Iron is an essential mineral and it forms part of the haemoglobin in red cells that carries oxygen to the body’s cells, tissues, and muscles. Signs of iron deficiency include feeling tired and weak, pale skin, breathlessness, decreased work and educational performance, difficulty in maintaining body temperature, and decreased resistance to infection. Low iron levels, also called anaemia, can cause problems during pregnancy. These include preterm births, stillbirths, foetal and perinatal deaths, cardiac failure in mothers, and excessive bleeding during childbirth. The World Health Organisation report in 2005 described maternal anaemia as the ‘silent killer’ and effects on average 23% of pregnant women in industrialised countries.

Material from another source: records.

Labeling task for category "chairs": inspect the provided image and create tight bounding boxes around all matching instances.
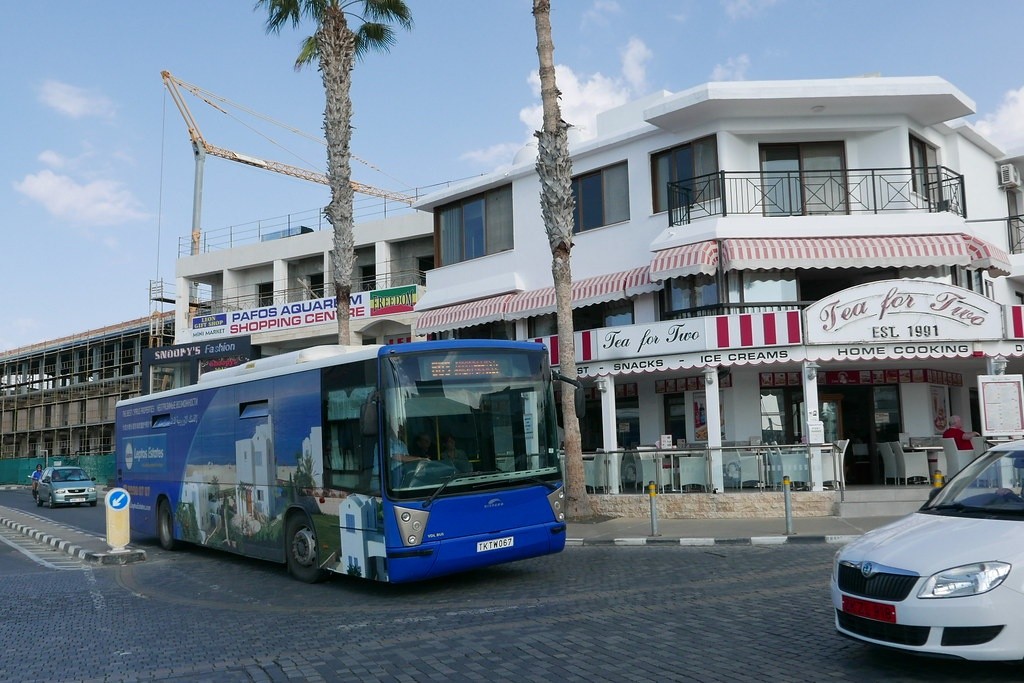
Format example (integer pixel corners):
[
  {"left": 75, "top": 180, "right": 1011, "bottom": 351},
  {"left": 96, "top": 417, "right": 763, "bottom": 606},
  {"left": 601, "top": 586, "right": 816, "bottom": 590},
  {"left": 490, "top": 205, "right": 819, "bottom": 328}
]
[
  {"left": 876, "top": 442, "right": 921, "bottom": 485},
  {"left": 939, "top": 437, "right": 980, "bottom": 487},
  {"left": 504, "top": 438, "right": 851, "bottom": 493},
  {"left": 889, "top": 441, "right": 931, "bottom": 486},
  {"left": 971, "top": 437, "right": 1018, "bottom": 489}
]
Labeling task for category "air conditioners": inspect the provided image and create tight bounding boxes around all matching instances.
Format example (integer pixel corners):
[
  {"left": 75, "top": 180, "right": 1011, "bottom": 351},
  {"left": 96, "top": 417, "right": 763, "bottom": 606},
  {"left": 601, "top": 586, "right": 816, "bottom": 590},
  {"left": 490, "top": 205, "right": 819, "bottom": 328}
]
[{"left": 1000, "top": 164, "right": 1020, "bottom": 188}]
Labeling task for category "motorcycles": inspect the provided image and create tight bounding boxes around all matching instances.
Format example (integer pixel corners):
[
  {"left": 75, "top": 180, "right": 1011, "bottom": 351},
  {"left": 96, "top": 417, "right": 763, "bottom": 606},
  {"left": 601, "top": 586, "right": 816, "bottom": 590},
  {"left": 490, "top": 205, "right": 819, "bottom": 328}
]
[{"left": 27, "top": 475, "right": 39, "bottom": 500}]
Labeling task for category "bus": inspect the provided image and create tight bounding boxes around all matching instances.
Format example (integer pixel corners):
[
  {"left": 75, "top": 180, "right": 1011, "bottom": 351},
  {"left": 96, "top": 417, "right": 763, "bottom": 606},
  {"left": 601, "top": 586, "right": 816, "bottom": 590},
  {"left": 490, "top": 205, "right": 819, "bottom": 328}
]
[{"left": 115, "top": 339, "right": 588, "bottom": 588}]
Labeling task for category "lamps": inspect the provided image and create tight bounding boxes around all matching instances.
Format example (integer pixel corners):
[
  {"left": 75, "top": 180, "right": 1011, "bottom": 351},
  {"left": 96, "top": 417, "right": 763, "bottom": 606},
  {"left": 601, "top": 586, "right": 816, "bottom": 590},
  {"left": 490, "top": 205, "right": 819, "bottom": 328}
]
[
  {"left": 806, "top": 362, "right": 821, "bottom": 380},
  {"left": 993, "top": 355, "right": 1010, "bottom": 375},
  {"left": 700, "top": 367, "right": 714, "bottom": 384},
  {"left": 594, "top": 376, "right": 607, "bottom": 393},
  {"left": 811, "top": 106, "right": 825, "bottom": 112}
]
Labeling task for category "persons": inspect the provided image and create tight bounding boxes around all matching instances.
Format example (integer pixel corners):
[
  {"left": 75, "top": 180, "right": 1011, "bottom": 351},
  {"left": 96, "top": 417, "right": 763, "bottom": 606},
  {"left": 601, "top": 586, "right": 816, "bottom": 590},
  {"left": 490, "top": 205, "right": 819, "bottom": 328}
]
[
  {"left": 370, "top": 419, "right": 431, "bottom": 490},
  {"left": 54, "top": 472, "right": 60, "bottom": 480},
  {"left": 943, "top": 415, "right": 980, "bottom": 450},
  {"left": 67, "top": 472, "right": 80, "bottom": 480},
  {"left": 411, "top": 433, "right": 437, "bottom": 459},
  {"left": 30, "top": 464, "right": 43, "bottom": 491},
  {"left": 996, "top": 484, "right": 1024, "bottom": 499},
  {"left": 440, "top": 435, "right": 466, "bottom": 461}
]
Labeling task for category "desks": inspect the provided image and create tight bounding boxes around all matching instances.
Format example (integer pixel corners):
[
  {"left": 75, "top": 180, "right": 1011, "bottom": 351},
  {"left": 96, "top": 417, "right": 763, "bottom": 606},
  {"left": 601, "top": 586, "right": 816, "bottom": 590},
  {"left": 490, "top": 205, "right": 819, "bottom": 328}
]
[
  {"left": 751, "top": 450, "right": 786, "bottom": 490},
  {"left": 655, "top": 451, "right": 704, "bottom": 492},
  {"left": 903, "top": 446, "right": 943, "bottom": 484},
  {"left": 560, "top": 454, "right": 595, "bottom": 458},
  {"left": 782, "top": 447, "right": 834, "bottom": 490}
]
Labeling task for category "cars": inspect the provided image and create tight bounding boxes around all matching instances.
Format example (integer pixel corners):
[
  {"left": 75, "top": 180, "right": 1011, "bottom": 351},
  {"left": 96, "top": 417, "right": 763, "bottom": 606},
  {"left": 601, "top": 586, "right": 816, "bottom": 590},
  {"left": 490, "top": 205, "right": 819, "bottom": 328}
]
[
  {"left": 37, "top": 467, "right": 98, "bottom": 510},
  {"left": 828, "top": 436, "right": 1024, "bottom": 662}
]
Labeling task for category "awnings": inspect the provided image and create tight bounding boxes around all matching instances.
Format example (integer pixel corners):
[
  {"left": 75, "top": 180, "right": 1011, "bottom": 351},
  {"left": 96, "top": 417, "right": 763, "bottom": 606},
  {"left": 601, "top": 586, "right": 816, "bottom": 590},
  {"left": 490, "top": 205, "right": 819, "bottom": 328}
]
[
  {"left": 963, "top": 235, "right": 1012, "bottom": 278},
  {"left": 415, "top": 266, "right": 664, "bottom": 337},
  {"left": 722, "top": 235, "right": 972, "bottom": 274},
  {"left": 649, "top": 241, "right": 718, "bottom": 282}
]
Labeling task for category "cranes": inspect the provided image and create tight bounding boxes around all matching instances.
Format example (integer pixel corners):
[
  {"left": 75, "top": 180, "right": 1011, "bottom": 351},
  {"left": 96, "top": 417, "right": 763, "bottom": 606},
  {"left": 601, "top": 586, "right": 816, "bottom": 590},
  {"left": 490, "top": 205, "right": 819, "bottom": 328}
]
[{"left": 160, "top": 69, "right": 421, "bottom": 332}]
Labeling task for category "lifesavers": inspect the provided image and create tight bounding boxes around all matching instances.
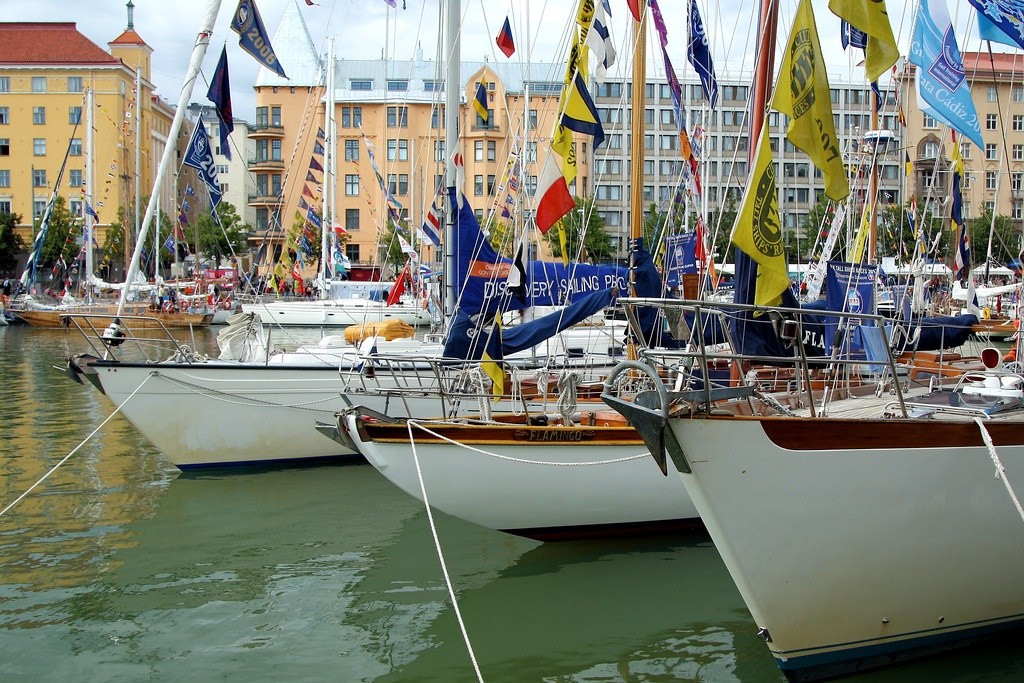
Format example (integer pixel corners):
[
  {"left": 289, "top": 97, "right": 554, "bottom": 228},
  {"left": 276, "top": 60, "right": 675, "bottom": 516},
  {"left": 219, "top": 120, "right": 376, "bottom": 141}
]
[
  {"left": 983, "top": 307, "right": 991, "bottom": 320},
  {"left": 163, "top": 301, "right": 174, "bottom": 311},
  {"left": 180, "top": 301, "right": 189, "bottom": 310},
  {"left": 223, "top": 300, "right": 231, "bottom": 310}
]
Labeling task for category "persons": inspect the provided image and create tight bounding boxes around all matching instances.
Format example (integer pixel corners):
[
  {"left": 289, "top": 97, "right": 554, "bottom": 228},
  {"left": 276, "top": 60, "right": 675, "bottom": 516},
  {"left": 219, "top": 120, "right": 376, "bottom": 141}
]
[
  {"left": 3, "top": 277, "right": 12, "bottom": 297},
  {"left": 158, "top": 283, "right": 166, "bottom": 310},
  {"left": 167, "top": 287, "right": 175, "bottom": 305}
]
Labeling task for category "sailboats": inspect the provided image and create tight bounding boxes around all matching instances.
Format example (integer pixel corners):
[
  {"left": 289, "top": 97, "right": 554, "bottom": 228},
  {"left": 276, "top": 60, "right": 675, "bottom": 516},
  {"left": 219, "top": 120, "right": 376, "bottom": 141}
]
[{"left": 7, "top": 3, "right": 1024, "bottom": 671}]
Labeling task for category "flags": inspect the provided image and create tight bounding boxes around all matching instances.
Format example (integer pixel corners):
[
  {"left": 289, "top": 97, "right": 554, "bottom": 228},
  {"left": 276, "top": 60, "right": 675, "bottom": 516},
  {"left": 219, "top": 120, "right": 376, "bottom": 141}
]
[{"left": 0, "top": 0, "right": 1024, "bottom": 402}]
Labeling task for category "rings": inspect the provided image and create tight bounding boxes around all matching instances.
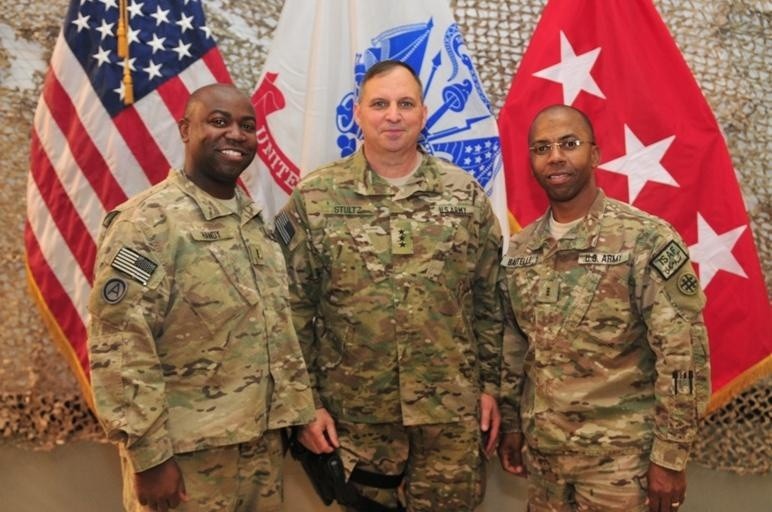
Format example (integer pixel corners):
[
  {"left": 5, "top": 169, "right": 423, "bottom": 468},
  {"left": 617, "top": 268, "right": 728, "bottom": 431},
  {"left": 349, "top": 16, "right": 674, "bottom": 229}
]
[{"left": 671, "top": 500, "right": 681, "bottom": 507}]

To prevent anaemia, men need 8.7 mg a day and women (including pregnant and breastfeeding) need at least 14.8 mg a day of iron. This can be achieved by having 1-2 portions of iron-rich foods at least 3 times a day; for example, breakfast, lunch, and evening meal. Red meats (such as lamb and beef) and oily fish (such as herring, tuna, sardines) are good sources of iron.  Iron-rich vegan foods include beans, lentils, nuts, seeds, and dark leafy green vegetables.

Additionally, women can improve the amount of iron they absorb from their diet by avoiding factors that interfere with its uptake, such as tannins from tea and using actors that enhance its uptake; such as the natural vitamin C in fresh fruit and vegetables.